Кардинально противоположной точки зрения придерживались сотрудники политотдела УПВИ НКВД СССР в своей работе с финскими военнопленными. В СССР основной упор делался на культурно-воспитательную и политическую работу среди военнопленных, при полном игнорировании вопросов религии. Хотя по своему правовому статусу финские пленные имели право свободно исповедовать религиозные убеждения. Библия и другие предметы религиозного культа не подлежали конфискации на приемных пунктах военнопленных. Однако данных, подтверждающих или опровергающих это, ни в российских архивах, ни в воспоминаниях самих финских военнопленных обнаружено не было. Впрочем, российский исследователь профессор В. Конасов, говоря о Грязовецком лагере, отмечает, что «проявляя служебное рвение, начальство изъяло у военнопленных Евангелие и шовинистическую литературу»[208]
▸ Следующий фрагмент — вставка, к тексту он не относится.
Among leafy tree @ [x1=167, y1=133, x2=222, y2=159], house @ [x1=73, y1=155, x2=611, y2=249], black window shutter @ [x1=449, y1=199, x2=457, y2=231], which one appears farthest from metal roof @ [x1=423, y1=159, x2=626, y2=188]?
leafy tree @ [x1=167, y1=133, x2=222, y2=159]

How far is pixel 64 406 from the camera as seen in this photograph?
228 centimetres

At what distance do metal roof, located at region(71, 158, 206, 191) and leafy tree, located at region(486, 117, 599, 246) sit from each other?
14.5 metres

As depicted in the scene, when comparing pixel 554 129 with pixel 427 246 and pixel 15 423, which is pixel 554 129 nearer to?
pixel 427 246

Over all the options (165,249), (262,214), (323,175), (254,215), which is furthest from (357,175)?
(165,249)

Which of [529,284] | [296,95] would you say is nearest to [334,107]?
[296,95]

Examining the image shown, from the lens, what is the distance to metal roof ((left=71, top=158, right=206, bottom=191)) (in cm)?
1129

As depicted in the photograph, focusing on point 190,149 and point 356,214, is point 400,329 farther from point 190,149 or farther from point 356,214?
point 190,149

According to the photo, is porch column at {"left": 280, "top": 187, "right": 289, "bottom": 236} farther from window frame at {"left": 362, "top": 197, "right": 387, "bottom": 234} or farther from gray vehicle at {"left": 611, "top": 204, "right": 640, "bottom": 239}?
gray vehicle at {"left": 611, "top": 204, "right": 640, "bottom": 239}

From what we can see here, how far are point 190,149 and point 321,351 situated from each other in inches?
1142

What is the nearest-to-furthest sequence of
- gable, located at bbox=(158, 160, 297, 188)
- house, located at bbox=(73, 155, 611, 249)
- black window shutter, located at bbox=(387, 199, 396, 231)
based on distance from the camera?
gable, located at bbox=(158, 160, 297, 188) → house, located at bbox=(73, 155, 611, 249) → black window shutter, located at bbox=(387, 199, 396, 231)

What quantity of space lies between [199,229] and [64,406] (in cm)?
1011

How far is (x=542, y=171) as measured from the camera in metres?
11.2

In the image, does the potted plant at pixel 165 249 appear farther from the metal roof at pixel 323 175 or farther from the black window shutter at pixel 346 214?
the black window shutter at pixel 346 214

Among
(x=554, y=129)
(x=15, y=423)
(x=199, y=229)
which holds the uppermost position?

. Думаю, что это утверждение вполне соответствует действительности, так как, исходя из задач и целей культурно-просветительской работы среди пленных, можно сказать, что реальная обстановка в местах временного и постоянного размещения финских пленных отличалась от декларированного положения.Помимо политической работы в лагерях для финских военнопленных была налажена культурно-просветительская работа. Впрочем, достаточно трудно провести четкую грань между тем, где заканчивалась культура и начиналась политика, — эти две области были очень тесно переплетены между собой в СССР. Однако ситуация, особенно в начале Зимней войны, осложнялась тем, что в лагерях отсутствовала литература на финском языке. Хотя 25 января 1940 года для Грязовецкого лагеря был составлен список книг, в котором, по свидетельству инструктора политотдела Сенкевича, было свыше 30 наименований книг и брошюр общим количеством 101 экземпляр. Наряду с произведениями Бальзака, Джерманетто, Сиадли, Андреса, Толстого, Пушкина, Чехова, Новикова-Прибоя, Горького, Фадеева и других, то есть художественной литературой, в библиотеке, естественно, должны были находиться книги классиков марксизма-ленинизма и советских партийных и государственных деятелей: Маркса, Энгельса, Ленина, Крупской, Молотова, Кагановича, Берии, Микояна и других авторов. Кроме того, в список литературы было включено несколько русско-финских словарей. Однако в этом списке ощущается доминирование книг идеологического содержания — из 31 наименования 18 было политического характера, соответственно из 101 экземпляра 57 принадлежали к последней группе. Впрочем, очевидно, что эти книги не были направлены в Грязовецкий лагерь, так как его начальник в телеграмме от 27 января 1940 года в Москву в УПВИ НКВД все еще просил оказать содействие в приобретении литературы и газет на языке военнопленных[209]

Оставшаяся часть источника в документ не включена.